2004 · Martin Scorsese
A reading · through the lens of theory
The Aviator is most fully understood as a meditation on the auteur doubled onto itself: Scorsese studying Hughes studying cinema, two compulsive imaginations for whom control of the frame is indistinguishable from control of the world. That doubling is sharpest in the film's relationship to Citizen Kane — a conscious citation, Scorsese adopting the deep-focus newsreel-and-banquet architecture and selective biographical span that construct an empire only to study its ruins. But where Kane maintains mystery through formal distance, The Aviator presses close, and Richardson's photography — the hard overhead top-light blowing out highlights, halos forming around DiCaprio's face in a "heightened, almost hallucinatory polish" — turns the film decisively toward the affection-image: the close-up as the register of feeling before action, the face caught between compulsion and command. In Hughes's OCD episodes, DiCaprio's countenance becomes a surface on which the sensory-motor chain visibly seizes; what should drive decision instead loops and fails.

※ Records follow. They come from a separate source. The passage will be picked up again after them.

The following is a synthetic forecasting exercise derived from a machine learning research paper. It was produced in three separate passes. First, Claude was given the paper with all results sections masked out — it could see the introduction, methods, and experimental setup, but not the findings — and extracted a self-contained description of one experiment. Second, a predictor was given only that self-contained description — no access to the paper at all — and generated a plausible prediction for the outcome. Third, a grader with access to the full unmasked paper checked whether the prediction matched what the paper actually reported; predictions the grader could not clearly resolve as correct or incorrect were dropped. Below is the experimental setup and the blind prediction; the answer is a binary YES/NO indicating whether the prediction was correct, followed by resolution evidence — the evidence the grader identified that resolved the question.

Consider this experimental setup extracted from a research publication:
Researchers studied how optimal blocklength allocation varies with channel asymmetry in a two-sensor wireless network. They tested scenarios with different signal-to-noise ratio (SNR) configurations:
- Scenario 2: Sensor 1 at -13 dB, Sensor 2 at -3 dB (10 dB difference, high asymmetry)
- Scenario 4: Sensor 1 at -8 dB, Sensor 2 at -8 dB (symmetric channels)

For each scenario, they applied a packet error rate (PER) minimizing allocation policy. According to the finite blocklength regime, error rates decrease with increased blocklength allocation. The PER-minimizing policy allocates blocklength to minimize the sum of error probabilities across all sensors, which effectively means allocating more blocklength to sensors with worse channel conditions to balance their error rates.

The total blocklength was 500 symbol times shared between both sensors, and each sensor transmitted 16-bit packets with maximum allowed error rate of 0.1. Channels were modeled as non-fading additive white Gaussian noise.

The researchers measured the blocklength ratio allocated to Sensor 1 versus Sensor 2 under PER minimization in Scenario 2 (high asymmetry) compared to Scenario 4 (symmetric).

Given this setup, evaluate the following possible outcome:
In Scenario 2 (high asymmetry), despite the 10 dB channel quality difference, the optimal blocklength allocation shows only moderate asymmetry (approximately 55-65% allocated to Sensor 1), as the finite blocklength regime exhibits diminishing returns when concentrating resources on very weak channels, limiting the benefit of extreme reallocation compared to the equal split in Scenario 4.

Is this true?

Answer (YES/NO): NO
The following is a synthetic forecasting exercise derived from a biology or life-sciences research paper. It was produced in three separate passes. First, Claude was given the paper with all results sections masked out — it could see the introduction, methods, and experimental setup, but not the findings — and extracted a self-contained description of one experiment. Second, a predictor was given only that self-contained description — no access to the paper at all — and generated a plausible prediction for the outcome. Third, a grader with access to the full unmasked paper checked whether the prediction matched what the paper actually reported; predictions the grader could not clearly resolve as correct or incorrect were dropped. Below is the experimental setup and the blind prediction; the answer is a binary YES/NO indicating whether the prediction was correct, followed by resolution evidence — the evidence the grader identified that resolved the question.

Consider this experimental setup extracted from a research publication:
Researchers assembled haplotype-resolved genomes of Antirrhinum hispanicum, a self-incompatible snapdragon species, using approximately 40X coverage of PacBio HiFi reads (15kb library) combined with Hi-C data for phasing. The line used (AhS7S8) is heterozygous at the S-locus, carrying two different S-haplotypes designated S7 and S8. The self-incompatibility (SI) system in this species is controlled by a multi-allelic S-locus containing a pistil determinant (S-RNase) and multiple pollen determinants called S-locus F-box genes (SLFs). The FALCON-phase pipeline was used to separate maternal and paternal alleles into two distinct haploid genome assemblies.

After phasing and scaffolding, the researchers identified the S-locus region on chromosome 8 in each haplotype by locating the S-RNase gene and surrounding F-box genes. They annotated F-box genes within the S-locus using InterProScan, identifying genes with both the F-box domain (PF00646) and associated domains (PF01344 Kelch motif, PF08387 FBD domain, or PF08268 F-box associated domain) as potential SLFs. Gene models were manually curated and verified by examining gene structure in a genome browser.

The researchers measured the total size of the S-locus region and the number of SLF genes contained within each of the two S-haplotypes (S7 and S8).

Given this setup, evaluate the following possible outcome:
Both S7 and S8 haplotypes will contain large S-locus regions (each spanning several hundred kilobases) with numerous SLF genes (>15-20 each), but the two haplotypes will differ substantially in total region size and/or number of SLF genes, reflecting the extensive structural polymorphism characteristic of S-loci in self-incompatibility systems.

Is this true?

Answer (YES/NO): NO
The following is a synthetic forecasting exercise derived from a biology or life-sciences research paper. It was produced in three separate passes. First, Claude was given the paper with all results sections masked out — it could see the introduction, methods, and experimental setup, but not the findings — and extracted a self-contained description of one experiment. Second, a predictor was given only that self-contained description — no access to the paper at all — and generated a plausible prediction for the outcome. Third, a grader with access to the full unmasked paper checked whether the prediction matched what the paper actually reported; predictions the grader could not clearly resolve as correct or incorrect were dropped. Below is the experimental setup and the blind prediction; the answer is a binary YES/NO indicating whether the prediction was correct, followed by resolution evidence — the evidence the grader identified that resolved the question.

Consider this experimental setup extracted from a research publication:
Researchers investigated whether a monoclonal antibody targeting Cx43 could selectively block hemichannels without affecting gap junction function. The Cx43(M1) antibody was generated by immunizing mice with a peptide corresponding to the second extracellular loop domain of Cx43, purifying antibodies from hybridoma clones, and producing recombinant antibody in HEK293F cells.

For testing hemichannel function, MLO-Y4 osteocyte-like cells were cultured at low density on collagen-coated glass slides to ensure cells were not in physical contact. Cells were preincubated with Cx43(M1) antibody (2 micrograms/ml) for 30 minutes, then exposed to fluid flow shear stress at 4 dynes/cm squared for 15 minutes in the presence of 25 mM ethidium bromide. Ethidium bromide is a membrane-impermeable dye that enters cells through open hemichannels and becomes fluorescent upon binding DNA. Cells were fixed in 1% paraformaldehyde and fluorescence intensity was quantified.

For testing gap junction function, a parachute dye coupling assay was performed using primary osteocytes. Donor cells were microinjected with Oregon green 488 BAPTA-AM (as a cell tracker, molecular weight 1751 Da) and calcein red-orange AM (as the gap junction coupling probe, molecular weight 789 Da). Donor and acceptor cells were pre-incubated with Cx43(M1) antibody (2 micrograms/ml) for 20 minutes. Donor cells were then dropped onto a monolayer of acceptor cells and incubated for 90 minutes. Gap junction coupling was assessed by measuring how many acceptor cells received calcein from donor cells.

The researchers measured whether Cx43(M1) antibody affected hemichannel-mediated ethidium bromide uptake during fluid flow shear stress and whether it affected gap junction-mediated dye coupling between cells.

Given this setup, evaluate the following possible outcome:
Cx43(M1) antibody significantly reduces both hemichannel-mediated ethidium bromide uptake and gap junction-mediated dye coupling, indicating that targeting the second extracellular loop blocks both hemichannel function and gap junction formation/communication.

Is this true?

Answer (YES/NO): NO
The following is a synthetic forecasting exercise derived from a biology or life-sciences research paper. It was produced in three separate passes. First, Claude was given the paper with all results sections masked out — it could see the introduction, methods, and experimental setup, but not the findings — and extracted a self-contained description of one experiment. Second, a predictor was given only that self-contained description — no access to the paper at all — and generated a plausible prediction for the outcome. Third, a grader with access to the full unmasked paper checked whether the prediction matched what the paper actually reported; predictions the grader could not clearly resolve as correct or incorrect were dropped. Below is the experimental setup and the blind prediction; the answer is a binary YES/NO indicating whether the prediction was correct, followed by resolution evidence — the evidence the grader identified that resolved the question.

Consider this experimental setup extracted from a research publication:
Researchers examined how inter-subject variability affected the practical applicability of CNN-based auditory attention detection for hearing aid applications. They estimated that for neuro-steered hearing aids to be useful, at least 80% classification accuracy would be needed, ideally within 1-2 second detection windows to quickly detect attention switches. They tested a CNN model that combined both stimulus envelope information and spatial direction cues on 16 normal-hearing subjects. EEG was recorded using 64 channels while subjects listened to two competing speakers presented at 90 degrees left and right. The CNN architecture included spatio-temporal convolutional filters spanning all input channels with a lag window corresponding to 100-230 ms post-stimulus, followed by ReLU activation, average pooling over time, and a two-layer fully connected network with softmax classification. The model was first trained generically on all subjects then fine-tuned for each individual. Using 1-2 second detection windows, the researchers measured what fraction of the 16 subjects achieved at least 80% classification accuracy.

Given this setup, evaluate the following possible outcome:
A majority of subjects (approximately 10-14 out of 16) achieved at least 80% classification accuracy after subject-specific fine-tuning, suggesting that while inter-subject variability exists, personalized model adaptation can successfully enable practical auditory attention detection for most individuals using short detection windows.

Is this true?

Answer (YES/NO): NO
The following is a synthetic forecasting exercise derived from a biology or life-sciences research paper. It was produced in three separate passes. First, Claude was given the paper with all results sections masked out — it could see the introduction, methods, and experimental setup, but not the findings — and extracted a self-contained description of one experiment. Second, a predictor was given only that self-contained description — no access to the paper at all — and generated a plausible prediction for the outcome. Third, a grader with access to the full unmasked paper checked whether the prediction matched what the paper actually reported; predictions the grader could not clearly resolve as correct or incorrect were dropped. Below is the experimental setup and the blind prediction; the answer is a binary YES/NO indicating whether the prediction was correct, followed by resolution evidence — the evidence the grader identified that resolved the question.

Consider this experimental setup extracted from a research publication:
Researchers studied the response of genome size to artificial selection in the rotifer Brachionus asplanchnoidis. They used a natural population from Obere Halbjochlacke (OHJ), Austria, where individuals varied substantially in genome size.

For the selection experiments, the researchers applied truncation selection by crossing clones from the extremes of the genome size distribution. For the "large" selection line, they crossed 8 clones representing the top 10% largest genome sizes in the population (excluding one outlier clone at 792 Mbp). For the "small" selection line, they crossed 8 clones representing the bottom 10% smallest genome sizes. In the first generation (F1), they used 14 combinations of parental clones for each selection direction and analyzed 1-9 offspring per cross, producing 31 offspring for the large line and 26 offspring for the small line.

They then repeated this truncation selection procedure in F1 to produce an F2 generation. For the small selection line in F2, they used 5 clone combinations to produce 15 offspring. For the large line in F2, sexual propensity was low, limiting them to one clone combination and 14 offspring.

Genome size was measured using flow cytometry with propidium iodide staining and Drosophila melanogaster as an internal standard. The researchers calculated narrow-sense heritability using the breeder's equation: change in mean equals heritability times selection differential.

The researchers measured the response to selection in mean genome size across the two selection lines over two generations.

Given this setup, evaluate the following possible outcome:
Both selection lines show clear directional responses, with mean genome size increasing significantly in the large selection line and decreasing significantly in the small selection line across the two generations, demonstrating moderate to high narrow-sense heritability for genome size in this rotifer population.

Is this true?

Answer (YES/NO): NO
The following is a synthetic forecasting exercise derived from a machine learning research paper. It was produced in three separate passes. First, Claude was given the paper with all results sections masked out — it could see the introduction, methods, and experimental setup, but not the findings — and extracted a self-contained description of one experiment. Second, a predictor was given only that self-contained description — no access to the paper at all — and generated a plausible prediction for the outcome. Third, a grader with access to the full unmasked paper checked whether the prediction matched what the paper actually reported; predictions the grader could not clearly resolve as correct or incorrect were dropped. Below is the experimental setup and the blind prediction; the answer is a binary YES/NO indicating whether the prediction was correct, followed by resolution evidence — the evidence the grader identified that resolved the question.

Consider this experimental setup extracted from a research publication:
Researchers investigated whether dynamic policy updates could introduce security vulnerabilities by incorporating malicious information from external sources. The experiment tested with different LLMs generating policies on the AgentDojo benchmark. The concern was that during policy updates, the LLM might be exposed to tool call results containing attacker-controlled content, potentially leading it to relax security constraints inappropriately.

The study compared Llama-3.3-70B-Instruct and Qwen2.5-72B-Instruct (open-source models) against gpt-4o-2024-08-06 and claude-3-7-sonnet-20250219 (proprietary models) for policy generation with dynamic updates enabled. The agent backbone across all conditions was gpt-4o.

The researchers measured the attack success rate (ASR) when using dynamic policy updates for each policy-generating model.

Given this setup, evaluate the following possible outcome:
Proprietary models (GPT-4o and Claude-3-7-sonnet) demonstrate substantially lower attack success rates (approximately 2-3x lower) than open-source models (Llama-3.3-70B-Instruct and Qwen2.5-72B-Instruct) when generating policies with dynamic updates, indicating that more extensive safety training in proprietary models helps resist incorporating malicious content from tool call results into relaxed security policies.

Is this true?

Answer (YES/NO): NO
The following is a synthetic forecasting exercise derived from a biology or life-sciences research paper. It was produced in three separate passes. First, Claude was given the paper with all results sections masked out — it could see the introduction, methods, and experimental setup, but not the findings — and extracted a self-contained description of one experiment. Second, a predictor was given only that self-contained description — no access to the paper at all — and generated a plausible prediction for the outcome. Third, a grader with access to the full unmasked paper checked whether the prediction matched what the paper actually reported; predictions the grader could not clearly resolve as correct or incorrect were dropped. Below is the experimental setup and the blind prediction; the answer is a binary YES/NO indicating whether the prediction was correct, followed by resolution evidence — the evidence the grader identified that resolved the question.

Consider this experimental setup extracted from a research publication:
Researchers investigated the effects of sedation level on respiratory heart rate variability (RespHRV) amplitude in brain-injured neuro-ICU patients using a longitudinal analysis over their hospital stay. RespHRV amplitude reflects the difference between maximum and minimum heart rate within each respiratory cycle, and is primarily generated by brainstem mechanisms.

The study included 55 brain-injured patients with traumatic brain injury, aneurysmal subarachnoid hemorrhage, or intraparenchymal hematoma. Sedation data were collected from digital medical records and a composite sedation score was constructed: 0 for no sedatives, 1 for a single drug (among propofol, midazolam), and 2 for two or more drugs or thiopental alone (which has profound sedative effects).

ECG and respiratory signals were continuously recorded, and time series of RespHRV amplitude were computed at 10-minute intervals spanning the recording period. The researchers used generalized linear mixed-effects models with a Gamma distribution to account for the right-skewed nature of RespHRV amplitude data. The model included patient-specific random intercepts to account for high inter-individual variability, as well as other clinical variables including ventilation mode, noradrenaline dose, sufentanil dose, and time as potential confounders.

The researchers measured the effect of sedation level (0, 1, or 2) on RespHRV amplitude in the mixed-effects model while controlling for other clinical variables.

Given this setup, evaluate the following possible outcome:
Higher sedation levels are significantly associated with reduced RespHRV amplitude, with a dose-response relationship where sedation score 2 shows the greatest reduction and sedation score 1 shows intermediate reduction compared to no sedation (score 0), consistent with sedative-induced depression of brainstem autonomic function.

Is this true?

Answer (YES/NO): NO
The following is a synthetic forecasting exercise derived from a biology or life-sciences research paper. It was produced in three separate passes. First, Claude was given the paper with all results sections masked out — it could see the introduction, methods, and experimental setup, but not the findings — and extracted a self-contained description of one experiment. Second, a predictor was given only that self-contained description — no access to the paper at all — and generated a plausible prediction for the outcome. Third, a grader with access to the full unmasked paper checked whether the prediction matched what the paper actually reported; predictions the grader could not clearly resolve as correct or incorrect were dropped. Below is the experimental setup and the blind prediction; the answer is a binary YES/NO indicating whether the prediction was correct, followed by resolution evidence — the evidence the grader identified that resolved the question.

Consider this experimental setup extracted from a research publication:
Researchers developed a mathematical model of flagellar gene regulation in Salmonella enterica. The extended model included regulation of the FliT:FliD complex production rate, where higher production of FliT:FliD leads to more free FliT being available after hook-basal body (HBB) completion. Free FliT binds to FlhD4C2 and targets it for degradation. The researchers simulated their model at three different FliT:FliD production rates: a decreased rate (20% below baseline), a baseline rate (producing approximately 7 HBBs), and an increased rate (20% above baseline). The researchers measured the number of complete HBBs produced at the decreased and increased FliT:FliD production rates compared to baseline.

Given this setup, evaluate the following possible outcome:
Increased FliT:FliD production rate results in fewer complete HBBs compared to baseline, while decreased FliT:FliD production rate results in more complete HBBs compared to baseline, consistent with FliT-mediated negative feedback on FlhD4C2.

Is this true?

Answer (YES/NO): YES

The film's color logic extends this inward pressure into something approaching the crystal-image: the digital intermediate work recreating two-strip and three-strip Technicolor palettes as "emotional weather" renders the past so vividly present that actual and virtual grow indiscernible — Hughes's obsessive interior and his historical record bleeding into one another, the ruin folded inside every triumph, until origin and empire can no longer be untangled.